Persistent magnetic coherence in magnets
磁性体における存続する磁気コヒーレンス
巻内 崇彦*; 日置 友智*; 清水 祐樹*; 星 幸治郎*; Elyasi, M.*; 山本 慧 ; 横井 直人*; Serga, A. A.*; Hillebrands, B.*; Bauer, G. E. W.*; 齊藤 英治*
Makiuchi, Takahiko*; Hioki, Tomosato*; Shimizu, Hiroki*; Hoshi, Kojiro*; Elyasi, M.*; Yamamoto, Kei; Yokoi, Naoto*; Serga, A. A.*; Hillebrands, B.*; Bauer, G. E. W.*; Saito, Eiji*
When excited, a magnetization in a magnet precesses around the field in an anticlockwise manner on a time scale governed by viscous magnetization damping, after which any information carried by the initial actuation seems to be lost.

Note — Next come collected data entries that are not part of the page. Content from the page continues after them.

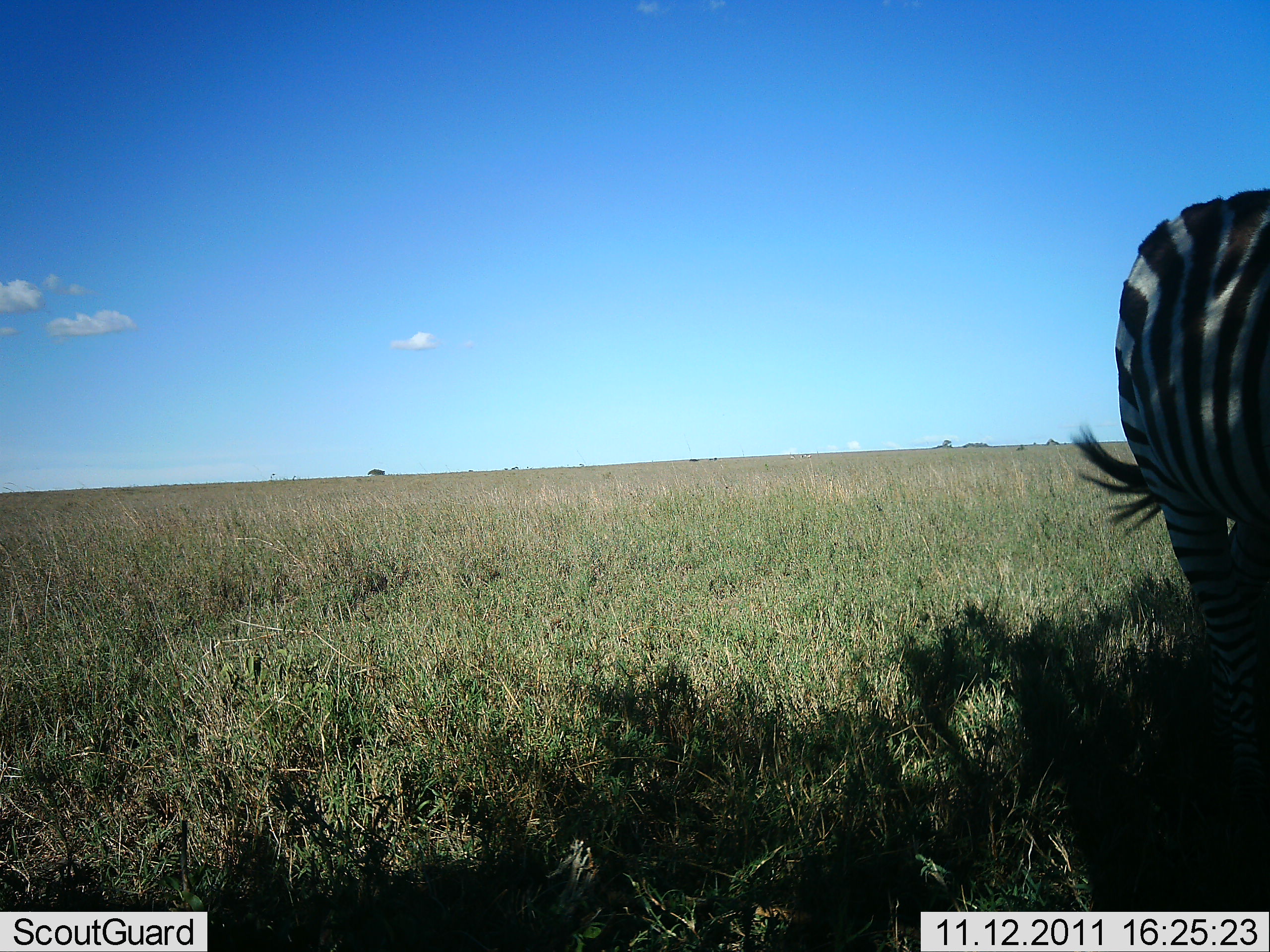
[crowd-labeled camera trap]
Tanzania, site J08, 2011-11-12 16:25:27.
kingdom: Animalia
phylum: Chordata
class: Mammalia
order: Perissodactyla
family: Equidae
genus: Equus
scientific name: Equus quagga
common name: plains zebra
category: zebra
Zebra (plains zebra) (Equus quagga), count 1. Behavior (volunteer vote fractions): standing 91%, resting 0%, moving 9%, interacting 0%. Young present (vote fraction): 0%. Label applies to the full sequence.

The damping appears to be a fundamental bottleneck for the use of magnets in information processing. Nevertheless, here we demonstrate recall of the magnetization-precession phase after times that far exceed the damping time scale by two orders of magnitude using dedicated two-colour microwave pump-and-probe experiments for a YFeO microstructured film. Time- resolved magnetization state tomography confirms the magnetic persistent coherence (MPC) by revealing a double-exponential decay of the magnetization correlation. We attribute MPC to a feedback effect, viz. coherent coupling of the uniform precession with long-lived excitations at the minima of the spin-wave dispersion relation. Our finding liberates magnetic systems from the strong damping in nanostructures tyranny that limits their use in coherent information storage and processing.